Adrián Fiala

Personal information
- Date of birth: 2 May 2005 (age 21)
- Place of birth: Nové Zámky, Slovakia
- Height: 1.77 m (5 ft 10 in)
- Positions: Midfielder; left winger;

Team information
- Current team: Slovácko (on loan from AS Trenčín)

Youth career
- 0000–2013: Palárikovo
- 2013–2015: Šaľa
- 2015–2020: FC Nitra
- 2020–2024: AS Trenčín

Senior career*
- Years: Team / Apps / (Gls)
- 2024–: AS Trenčín / 30 / (1)
- 2026–: → Slovácko (loan) / 3 / (0)
- 2026–: → Slovácko B (loan) / 6 / (2)

International career^{‡}
- 2022: Slovakia U17 / 3 / (0)
- 2022: Slovakia U18 / 4 / (0)
- 2024: Slovakia U20 / 1 / (0)
- 2025–: Slovakia U21 / 2 / (0)

= Adrián Fiala =

Slovak footballer (born 2005)

Adrián Fiala (born 2 May 2005) is a Slovak professional footballer who plays as a midfielder for Czech First League club Slovácko on loan from AS Trenčín.

== Club career ==
Fiala joined the youth setup at AS Trenčín in 2020 and made his senior debut for the club during the 2024–25 season in the Niké Liga in a 3–0 loss against FC DAC 1904 Dunajská Streda, playing 17 minutes of the game.
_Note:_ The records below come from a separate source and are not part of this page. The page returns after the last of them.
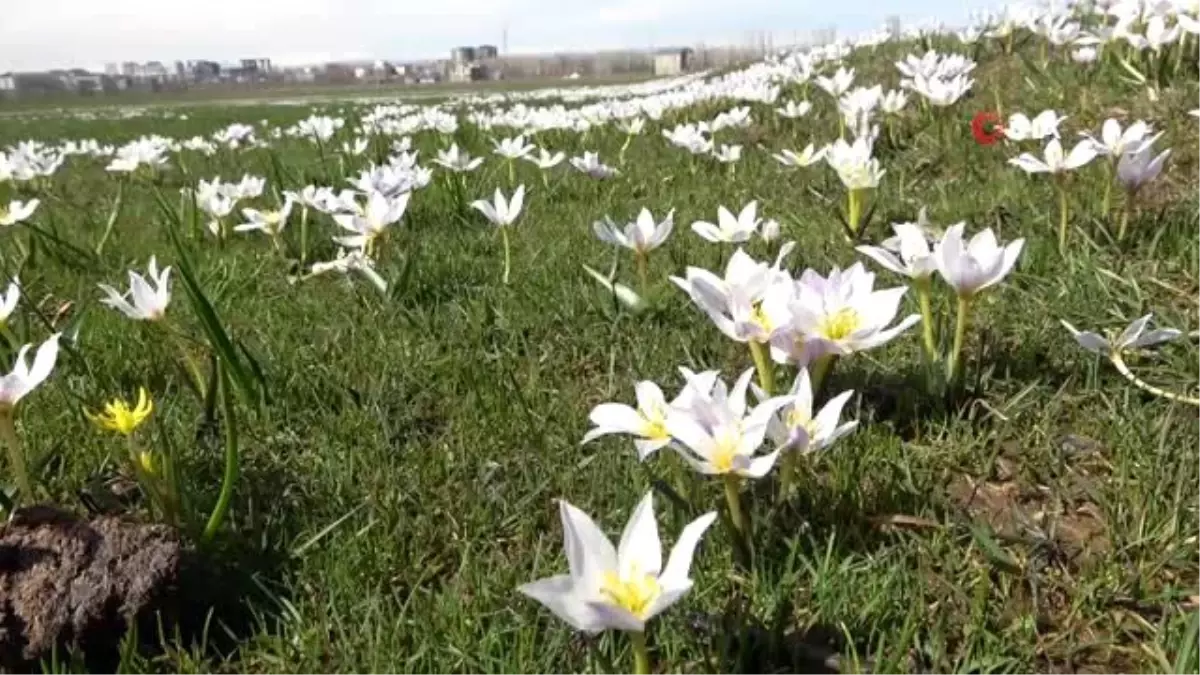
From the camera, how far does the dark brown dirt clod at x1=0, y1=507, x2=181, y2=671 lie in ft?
5.49

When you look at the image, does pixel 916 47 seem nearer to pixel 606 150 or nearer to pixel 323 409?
pixel 606 150

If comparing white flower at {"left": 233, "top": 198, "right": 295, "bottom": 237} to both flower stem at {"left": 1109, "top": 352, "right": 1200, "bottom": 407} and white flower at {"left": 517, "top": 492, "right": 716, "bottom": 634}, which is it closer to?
white flower at {"left": 517, "top": 492, "right": 716, "bottom": 634}

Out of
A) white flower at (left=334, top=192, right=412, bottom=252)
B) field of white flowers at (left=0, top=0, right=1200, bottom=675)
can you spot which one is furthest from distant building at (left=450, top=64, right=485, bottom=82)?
field of white flowers at (left=0, top=0, right=1200, bottom=675)

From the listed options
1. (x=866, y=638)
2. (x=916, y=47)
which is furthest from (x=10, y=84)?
(x=866, y=638)

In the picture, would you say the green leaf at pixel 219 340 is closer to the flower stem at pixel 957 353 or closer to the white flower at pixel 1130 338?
the flower stem at pixel 957 353

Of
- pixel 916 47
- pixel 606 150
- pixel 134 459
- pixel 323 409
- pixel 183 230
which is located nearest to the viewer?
pixel 134 459

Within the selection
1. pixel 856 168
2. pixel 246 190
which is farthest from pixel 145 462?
pixel 246 190

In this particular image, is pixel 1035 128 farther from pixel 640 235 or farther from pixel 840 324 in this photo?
pixel 840 324

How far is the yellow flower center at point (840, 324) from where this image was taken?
2064 millimetres

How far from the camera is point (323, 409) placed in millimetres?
2670

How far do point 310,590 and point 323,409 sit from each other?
0.84 m

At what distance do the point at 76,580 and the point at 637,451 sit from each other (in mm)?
1113

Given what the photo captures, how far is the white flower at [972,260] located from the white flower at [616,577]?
105cm

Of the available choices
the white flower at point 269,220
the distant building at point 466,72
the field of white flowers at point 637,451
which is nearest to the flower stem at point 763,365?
the field of white flowers at point 637,451
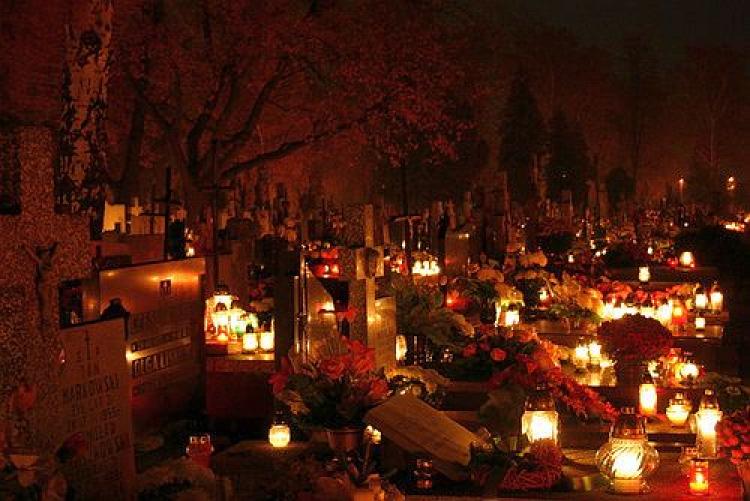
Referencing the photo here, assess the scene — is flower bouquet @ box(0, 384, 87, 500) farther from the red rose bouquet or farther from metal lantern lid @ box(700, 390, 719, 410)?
metal lantern lid @ box(700, 390, 719, 410)

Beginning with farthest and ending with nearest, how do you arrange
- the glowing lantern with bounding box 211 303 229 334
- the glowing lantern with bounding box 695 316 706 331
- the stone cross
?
the glowing lantern with bounding box 695 316 706 331, the glowing lantern with bounding box 211 303 229 334, the stone cross

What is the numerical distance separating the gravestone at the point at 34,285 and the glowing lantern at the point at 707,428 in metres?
4.83

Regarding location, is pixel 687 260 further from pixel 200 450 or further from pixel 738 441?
pixel 200 450

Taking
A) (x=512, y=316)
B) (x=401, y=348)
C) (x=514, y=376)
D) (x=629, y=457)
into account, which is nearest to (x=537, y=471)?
(x=629, y=457)

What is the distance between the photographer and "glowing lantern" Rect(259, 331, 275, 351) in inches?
522

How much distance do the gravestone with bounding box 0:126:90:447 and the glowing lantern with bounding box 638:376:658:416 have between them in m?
5.90

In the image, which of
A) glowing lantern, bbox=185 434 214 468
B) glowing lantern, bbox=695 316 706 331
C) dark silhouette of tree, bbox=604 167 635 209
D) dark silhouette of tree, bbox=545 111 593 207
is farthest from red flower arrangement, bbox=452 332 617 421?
dark silhouette of tree, bbox=545 111 593 207

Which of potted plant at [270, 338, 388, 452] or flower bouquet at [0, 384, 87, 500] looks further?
potted plant at [270, 338, 388, 452]

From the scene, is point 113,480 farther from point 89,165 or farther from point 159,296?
point 89,165

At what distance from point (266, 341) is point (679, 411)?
475 centimetres

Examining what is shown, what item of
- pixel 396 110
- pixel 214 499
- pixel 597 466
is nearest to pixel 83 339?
pixel 214 499

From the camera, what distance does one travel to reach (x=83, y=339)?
272 inches

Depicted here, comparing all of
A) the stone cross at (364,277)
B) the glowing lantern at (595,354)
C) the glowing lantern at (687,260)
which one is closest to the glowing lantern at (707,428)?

He signed a professional contract with the club on 9 February 2024.

On 10 February 2026, Fiala joined Czech First League club Slovácko on a loan deal with an option to buy.

== International career ==
Fiala scored two goals for the Slovakia national under-21 football team against the Kazakhstan U21 team.